Ford said he viewed the department's request as bureaucratic "overreach." The information, he said, has long been made public by scientists working in and outside the U.S. nuclear program.

Citing its policy not to reveal which nuclear information is considered classified, a spokesperson for the Department of Energy declined to comment on the book's content and referred questions on possible legal action to the Department of Justice.

A spokesperson there also declined comment.

Ford maintains his story is just one of a young scientist working among the world's top physicists.

He said that most of what he remembers from his two years of weapons work is personal, not technical, and that his explanations for theories were drawn mostly from declassified documents and scientific papers.

The book "would no longer be of any interest to anybody if I took out what they wanted me to," Ford said. "We were miles and miles apart."

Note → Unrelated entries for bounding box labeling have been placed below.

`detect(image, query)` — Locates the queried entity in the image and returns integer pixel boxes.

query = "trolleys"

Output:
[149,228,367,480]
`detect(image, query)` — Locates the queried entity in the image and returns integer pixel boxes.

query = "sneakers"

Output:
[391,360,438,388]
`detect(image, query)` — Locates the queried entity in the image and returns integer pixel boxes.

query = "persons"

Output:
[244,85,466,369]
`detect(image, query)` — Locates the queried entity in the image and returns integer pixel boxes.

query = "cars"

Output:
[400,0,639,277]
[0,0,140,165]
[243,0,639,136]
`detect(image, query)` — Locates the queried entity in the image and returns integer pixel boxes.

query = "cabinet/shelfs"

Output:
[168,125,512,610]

This is not the first time the government has publicly lost a battle to keep perceived nuclear secrets hidden. In 1979, the Energy Department won a temporary injunction against a Wisconsin magazine that planned to release information about the bomb's design. The government dropped the case when the same information was released elsewhere.

While Ford's former clearance could make him a target for criminal charges, litigation is unlikely because of the public relations battle that would come with it, said Alex Wellerstein, professor at the New Jersey-based Stevens Institute of Technology and a blogger who specializes in nuclear security.

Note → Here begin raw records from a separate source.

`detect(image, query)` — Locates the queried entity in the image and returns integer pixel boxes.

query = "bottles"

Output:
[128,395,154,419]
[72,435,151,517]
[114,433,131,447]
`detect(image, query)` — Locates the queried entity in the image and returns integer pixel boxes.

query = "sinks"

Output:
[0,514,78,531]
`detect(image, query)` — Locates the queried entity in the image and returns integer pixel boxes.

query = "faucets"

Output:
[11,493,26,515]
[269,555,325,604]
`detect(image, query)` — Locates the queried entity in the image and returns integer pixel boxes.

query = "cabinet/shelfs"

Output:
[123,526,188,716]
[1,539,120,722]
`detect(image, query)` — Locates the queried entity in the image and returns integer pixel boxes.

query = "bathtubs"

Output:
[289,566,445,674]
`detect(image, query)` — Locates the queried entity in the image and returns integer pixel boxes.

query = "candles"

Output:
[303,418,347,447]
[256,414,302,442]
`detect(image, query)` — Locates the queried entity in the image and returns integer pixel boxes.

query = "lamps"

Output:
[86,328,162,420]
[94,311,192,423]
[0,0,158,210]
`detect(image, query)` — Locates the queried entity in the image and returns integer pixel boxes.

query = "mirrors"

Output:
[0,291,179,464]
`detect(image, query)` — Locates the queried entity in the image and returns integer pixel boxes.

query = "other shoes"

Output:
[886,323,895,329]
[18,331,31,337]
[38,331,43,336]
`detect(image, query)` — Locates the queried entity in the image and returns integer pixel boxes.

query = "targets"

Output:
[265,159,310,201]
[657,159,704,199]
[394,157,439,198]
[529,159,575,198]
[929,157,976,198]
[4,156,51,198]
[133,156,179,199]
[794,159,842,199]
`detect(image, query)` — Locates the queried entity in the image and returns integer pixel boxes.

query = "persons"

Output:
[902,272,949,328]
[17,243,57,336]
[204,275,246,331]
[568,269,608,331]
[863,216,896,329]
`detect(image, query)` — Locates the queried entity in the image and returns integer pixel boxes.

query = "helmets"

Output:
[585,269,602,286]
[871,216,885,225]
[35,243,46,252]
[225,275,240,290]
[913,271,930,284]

And getting more details about their concerns is unlikely. For the most part, Wellerstein said, the government has maintained a no-comment policy about its reviews of such published information in order to prevent hinting at what it considers secret.

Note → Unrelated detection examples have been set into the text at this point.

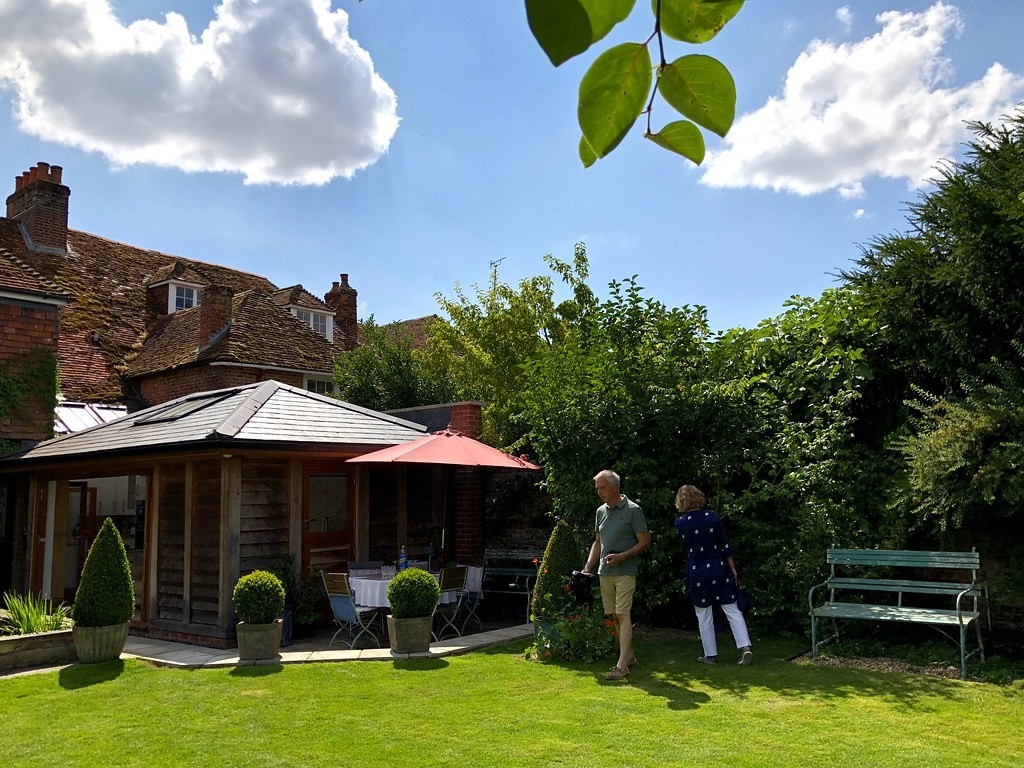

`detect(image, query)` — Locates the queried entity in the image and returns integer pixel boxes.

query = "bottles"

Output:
[400,545,406,554]
[408,560,413,567]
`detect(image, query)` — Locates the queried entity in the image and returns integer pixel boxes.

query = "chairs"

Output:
[432,566,468,641]
[465,562,488,635]
[319,569,382,648]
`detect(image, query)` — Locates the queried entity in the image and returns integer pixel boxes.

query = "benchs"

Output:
[809,544,990,680]
[480,549,545,625]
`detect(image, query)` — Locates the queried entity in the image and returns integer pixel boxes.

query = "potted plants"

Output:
[232,570,287,660]
[386,568,441,652]
[531,519,591,641]
[71,517,135,664]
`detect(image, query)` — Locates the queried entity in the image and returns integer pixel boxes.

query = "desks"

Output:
[350,574,457,610]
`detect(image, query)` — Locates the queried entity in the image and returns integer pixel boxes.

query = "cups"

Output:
[389,567,394,580]
[381,566,389,580]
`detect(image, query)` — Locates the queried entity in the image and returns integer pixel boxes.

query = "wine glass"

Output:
[413,560,418,567]
[392,561,398,568]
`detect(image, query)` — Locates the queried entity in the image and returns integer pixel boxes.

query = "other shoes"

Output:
[609,656,637,671]
[605,666,630,679]
[737,646,752,666]
[698,654,718,664]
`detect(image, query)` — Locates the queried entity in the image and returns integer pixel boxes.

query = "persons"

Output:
[583,471,649,679]
[675,486,752,665]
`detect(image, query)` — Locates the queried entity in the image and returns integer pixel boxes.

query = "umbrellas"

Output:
[345,422,541,568]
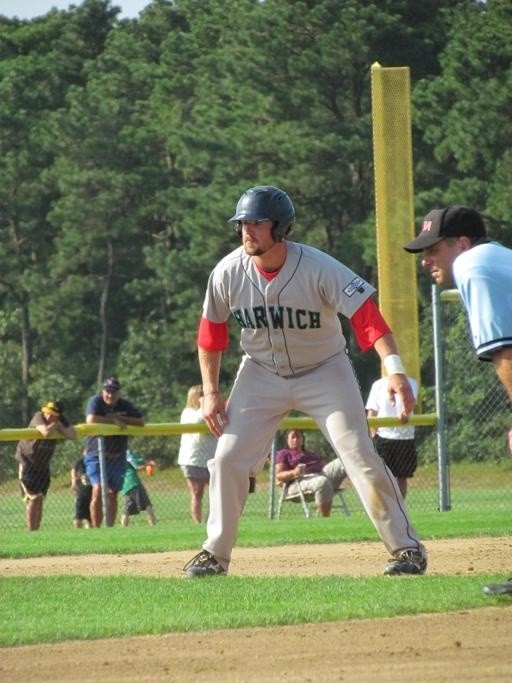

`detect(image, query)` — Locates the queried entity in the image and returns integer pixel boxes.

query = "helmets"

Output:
[228,184,295,241]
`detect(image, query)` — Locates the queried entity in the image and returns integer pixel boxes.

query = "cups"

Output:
[298,462,307,480]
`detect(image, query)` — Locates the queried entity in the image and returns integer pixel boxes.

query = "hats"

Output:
[403,204,487,254]
[102,377,119,391]
[40,400,64,416]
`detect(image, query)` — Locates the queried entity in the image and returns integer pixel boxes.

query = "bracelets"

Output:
[383,354,405,375]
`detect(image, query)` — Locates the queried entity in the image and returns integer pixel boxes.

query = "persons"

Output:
[86,377,145,529]
[121,441,159,529]
[71,448,99,532]
[366,375,418,500]
[405,206,512,601]
[181,187,434,582]
[177,383,227,524]
[16,399,76,531]
[278,427,351,519]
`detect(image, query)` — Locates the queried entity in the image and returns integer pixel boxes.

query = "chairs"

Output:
[273,467,352,520]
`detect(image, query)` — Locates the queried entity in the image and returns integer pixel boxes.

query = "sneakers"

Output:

Neither Ford, who had written nine other books on physics and science, nor his Singapore-based publisher said they had been contacted by the government since the book's release.

The publisher, World Scientific, could not provide details on how many copies have been sold online or in print. But sales reached No. 1 on Amazon's Kindle list of bestsellers in the nuclear physics category. And his U.S. editor said that an additional printing has been ordered.

After years spent in higher education, including a stint as president at New Mexico Institute of Mining and Technology, Ford arrived in Philadelphia in the early 1980s to head a private research firm. He retired in 1993 but returned for a time to teach physics part time to students at Germantown Academy and later Germantown Friends School.

Ford now lives with his wife, Joanne, on a quiet, tree-lined block near Wissahickon Valley Park in Northwest Philadelphia. During an interview Tuesday, he recalled how, 10 years after he left to finish his graduate studies, he grew disillusioned with the Vietnam War and publicly stated he would not return to weapons work.

Still, Ford said, he thinks beating the Soviet Union to the hydrogen bomb was a good thing, and he has no regrets.

There was no political motivation in writing the book, he added. Many readers likely don't care why he wrote it.

But the buzz since its release is not hard to understand, according to Wellerstein, the national security blogger.

"There's nothing in modern culture that makes something more interesting," he said, "than the government telling us it's dangerous."